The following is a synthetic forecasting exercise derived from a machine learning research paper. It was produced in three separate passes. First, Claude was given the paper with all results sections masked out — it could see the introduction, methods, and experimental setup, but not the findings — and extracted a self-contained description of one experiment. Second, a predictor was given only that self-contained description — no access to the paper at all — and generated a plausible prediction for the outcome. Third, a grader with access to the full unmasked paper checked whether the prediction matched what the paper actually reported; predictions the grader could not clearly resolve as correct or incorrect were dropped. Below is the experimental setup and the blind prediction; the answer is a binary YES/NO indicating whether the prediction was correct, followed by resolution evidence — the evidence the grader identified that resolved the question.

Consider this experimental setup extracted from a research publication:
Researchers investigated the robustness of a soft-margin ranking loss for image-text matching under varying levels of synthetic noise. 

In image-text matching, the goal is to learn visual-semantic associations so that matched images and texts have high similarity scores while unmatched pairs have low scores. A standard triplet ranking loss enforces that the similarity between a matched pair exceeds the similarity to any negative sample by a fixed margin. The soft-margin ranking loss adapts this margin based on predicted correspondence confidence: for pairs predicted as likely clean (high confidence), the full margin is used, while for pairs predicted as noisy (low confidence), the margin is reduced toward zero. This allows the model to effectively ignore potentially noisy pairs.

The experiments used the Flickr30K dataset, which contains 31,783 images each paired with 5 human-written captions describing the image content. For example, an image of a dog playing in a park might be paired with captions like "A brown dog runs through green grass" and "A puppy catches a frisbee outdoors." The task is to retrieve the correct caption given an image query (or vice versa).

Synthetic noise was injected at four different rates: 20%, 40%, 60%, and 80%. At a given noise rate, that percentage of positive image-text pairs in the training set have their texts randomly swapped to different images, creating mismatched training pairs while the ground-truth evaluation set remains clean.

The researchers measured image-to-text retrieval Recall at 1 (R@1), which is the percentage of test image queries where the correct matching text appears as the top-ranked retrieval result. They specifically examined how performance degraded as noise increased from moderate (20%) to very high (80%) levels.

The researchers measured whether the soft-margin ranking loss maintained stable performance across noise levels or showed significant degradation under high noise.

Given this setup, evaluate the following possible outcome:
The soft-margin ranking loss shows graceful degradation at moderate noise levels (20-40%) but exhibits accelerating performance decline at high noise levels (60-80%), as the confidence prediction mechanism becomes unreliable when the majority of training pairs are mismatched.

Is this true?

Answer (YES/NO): YES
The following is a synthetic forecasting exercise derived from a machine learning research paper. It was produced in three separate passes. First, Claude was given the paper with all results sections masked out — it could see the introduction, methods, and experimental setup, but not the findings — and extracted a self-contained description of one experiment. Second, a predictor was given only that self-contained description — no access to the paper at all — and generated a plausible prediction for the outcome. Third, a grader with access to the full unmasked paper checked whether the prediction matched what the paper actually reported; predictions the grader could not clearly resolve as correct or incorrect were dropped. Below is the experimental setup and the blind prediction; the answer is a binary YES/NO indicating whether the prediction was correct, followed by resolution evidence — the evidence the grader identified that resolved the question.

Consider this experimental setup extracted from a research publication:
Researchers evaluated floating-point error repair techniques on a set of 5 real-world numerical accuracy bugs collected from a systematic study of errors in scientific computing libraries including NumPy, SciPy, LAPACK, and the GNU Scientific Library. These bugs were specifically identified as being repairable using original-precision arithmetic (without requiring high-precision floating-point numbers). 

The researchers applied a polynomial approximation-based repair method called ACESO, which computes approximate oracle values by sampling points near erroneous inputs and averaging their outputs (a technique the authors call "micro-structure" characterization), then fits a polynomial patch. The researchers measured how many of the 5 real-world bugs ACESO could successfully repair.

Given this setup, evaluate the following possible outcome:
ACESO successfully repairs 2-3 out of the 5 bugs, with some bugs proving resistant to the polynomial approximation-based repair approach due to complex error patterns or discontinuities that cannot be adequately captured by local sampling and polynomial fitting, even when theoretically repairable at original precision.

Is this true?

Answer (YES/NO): NO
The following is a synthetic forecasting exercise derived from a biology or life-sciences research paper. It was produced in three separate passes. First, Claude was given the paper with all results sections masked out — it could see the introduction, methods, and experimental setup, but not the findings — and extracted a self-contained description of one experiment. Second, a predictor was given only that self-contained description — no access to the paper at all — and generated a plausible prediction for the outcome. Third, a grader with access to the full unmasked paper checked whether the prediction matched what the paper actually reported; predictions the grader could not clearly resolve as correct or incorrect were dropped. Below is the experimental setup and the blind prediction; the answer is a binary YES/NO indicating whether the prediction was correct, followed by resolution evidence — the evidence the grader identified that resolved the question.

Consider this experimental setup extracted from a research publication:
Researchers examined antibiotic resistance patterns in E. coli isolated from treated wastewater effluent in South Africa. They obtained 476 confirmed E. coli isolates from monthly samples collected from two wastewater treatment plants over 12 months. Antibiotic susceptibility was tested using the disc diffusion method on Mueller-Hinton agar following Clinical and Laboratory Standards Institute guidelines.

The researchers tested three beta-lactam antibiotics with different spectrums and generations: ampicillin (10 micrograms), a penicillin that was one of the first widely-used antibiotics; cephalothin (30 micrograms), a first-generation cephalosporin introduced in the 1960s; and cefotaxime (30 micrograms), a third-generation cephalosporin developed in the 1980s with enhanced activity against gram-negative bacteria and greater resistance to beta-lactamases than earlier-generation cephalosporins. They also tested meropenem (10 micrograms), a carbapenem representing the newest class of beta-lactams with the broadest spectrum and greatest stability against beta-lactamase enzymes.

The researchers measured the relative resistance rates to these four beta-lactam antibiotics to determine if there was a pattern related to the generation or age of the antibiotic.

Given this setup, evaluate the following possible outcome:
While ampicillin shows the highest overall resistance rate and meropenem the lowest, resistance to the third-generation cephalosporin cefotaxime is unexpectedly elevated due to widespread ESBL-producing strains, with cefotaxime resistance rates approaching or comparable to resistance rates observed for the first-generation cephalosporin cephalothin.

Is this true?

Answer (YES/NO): NO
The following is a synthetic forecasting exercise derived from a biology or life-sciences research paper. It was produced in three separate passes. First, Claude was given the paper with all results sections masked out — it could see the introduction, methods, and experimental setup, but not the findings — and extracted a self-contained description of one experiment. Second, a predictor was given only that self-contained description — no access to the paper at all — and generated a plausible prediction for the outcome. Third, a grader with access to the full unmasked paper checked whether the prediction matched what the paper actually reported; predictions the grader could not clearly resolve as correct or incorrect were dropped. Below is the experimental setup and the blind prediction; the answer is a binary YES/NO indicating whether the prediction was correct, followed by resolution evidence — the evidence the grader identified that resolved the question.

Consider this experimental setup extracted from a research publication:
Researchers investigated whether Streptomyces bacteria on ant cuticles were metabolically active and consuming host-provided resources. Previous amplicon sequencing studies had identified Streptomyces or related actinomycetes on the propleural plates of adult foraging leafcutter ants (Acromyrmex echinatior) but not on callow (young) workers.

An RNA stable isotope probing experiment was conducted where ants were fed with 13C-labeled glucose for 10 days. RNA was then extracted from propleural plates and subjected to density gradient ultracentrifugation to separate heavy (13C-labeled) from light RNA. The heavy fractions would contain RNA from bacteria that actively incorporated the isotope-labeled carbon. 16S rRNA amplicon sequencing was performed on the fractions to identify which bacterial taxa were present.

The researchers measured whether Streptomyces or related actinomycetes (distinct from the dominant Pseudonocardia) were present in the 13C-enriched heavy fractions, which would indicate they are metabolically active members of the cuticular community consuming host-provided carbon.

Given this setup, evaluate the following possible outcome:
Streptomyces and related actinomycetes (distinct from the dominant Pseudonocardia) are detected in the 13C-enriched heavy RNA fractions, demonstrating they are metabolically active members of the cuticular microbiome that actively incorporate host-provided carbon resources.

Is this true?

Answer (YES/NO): YES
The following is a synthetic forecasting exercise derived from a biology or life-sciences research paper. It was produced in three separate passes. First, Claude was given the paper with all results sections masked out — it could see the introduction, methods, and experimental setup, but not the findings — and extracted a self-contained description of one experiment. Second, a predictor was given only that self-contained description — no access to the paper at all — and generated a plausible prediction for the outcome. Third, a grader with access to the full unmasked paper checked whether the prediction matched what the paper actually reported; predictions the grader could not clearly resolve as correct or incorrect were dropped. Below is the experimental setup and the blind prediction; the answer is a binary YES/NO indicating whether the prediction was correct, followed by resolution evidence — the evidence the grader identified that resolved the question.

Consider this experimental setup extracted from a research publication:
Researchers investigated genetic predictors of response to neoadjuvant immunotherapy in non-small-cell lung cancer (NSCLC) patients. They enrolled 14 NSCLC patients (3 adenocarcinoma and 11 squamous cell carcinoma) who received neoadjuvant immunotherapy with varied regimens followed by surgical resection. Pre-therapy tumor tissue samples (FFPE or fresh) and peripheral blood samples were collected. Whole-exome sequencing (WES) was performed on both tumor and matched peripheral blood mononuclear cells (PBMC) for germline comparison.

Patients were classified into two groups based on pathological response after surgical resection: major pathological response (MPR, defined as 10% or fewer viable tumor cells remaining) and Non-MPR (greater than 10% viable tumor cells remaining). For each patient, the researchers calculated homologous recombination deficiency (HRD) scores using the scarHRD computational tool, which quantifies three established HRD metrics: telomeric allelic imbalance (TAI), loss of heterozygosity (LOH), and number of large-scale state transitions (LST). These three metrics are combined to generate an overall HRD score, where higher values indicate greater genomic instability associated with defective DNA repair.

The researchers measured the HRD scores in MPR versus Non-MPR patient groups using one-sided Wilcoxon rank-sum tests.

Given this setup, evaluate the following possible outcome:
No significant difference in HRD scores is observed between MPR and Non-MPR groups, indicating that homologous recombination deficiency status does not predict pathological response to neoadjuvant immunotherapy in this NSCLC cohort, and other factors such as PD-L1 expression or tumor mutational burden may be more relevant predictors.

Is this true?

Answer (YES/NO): NO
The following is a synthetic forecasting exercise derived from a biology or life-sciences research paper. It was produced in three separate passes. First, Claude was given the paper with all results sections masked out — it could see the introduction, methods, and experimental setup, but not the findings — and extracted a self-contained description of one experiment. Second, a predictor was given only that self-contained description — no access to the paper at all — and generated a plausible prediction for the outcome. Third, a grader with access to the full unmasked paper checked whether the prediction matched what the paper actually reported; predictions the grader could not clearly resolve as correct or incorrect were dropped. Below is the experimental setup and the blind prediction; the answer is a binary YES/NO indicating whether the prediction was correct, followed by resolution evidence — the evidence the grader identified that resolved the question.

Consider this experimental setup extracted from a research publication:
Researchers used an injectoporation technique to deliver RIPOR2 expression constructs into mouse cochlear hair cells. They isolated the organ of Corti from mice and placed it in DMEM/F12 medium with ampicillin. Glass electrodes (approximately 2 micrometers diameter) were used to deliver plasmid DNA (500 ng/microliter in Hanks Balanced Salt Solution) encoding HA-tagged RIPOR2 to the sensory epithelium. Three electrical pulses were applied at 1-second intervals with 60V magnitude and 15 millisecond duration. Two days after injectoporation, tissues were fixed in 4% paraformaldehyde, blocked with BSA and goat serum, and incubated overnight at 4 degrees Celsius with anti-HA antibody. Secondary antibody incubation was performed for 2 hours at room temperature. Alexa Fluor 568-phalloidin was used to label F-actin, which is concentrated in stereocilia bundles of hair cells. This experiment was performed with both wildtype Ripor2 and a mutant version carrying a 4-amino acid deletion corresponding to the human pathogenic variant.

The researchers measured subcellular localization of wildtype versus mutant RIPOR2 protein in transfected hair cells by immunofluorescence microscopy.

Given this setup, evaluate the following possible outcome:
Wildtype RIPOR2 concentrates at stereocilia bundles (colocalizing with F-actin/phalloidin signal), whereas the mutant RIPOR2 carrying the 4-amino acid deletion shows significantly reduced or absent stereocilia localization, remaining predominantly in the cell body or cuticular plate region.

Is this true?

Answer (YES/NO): NO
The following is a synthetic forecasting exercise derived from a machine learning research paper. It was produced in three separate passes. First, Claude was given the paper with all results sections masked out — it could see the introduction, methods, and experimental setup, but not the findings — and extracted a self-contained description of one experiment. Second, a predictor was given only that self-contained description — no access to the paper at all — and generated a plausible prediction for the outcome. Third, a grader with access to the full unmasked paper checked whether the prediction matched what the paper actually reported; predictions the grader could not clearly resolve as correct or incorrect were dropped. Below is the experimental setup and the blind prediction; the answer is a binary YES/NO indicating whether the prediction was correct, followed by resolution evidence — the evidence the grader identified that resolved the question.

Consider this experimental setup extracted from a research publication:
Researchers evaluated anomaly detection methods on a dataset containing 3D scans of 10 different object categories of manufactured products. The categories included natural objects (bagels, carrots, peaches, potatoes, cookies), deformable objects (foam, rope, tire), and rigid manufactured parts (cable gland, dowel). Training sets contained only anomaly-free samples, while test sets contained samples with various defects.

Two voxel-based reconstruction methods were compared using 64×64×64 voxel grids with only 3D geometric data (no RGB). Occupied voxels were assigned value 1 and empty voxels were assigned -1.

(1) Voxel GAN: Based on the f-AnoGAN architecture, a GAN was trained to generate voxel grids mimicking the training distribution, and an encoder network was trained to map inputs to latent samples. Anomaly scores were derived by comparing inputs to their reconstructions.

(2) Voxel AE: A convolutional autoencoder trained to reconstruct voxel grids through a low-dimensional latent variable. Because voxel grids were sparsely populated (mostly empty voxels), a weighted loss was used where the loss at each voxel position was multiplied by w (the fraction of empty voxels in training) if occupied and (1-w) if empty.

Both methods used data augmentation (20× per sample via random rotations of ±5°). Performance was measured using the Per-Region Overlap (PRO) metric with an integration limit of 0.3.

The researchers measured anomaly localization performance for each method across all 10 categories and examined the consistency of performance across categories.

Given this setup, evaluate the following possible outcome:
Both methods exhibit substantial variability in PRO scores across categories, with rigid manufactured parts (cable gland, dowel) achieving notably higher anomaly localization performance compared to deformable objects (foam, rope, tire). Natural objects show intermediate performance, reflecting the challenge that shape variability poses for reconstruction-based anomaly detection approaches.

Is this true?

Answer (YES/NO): NO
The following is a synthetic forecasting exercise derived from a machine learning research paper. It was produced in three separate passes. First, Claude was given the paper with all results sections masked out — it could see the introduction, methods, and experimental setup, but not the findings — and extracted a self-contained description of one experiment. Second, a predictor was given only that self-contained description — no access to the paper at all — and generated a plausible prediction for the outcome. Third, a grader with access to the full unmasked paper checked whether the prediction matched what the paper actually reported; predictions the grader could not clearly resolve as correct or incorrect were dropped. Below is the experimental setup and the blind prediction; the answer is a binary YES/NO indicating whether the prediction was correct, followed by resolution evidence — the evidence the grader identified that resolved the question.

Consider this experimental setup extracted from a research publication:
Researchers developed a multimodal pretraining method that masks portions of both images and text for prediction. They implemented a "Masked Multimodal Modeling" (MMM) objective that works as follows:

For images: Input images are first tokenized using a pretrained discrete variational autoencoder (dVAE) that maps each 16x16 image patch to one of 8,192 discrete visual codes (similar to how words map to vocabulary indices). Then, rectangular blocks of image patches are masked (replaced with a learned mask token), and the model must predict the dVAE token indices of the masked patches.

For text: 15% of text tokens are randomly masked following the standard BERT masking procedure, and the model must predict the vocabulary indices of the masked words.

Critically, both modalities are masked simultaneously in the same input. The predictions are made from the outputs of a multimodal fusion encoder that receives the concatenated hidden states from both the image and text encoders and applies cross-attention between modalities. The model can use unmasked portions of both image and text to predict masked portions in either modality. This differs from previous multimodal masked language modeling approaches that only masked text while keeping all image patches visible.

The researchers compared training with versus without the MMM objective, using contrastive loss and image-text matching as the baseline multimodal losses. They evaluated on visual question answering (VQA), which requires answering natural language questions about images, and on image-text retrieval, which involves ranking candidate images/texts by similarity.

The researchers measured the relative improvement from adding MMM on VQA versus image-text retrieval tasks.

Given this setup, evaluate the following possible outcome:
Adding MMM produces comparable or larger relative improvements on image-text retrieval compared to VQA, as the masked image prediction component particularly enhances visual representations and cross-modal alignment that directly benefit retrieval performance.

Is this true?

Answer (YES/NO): NO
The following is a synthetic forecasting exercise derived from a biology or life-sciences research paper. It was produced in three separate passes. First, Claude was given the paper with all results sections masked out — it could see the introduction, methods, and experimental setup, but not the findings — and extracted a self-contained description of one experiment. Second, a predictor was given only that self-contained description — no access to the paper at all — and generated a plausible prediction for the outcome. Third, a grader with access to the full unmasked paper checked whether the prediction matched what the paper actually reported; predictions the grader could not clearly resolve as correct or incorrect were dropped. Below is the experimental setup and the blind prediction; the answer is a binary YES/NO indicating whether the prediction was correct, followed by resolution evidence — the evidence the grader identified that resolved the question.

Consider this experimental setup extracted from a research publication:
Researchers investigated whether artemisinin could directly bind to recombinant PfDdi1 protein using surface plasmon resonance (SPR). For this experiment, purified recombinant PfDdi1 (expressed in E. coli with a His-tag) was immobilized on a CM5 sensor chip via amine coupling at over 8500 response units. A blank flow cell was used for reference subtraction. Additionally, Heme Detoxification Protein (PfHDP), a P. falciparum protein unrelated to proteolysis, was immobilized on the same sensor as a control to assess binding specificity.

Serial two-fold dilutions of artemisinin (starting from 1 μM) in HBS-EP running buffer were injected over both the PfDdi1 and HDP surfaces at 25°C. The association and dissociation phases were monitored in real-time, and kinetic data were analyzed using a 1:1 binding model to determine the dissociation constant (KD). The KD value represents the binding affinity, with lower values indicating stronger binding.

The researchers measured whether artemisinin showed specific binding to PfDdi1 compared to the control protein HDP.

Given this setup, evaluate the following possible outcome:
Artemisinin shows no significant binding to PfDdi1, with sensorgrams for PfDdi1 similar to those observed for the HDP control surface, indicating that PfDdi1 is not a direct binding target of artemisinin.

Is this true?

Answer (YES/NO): NO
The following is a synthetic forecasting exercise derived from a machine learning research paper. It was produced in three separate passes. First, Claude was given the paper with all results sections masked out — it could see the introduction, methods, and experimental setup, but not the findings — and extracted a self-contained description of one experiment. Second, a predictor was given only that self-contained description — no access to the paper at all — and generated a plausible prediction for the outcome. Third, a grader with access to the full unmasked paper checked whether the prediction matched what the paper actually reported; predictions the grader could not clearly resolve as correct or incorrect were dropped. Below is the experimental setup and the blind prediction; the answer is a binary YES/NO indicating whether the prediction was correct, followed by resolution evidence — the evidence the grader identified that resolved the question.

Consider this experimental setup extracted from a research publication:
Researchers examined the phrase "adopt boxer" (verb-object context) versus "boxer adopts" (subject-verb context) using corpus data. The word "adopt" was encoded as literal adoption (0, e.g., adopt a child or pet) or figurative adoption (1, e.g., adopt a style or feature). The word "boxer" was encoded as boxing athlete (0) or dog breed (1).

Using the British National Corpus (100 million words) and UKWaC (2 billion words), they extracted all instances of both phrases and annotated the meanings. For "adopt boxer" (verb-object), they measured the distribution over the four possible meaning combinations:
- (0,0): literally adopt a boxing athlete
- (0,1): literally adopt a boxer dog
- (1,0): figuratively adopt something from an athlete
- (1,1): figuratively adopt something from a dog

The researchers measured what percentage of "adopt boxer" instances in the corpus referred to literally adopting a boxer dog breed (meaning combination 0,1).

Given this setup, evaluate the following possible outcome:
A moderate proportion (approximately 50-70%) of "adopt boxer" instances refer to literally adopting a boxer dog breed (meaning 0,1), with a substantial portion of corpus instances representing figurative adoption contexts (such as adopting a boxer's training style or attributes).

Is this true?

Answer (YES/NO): NO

▬▬▬▬▬▬▬▬▬▬

What is required
In the entries above, which lines hold the word "voxels"? Copy them out.

Expected output
Two voxel-based reconstruction methods were compared using 64×64×64 voxel grids with only 3D geometric data (no RGB). Occupied voxels were assigned value 1 and empty voxels were assigned -1.
(2) Voxel AE: A convolutional autoencoder trained to reconstruct voxel grids through a low-dimensional latent variable. Because voxel grids were sparsely populated (mostly empty voxels), a weighted loss was used where the loss at each voxel position was multiplied by w (the fraction of empty voxels in training) if occupied and (1-w) if empty.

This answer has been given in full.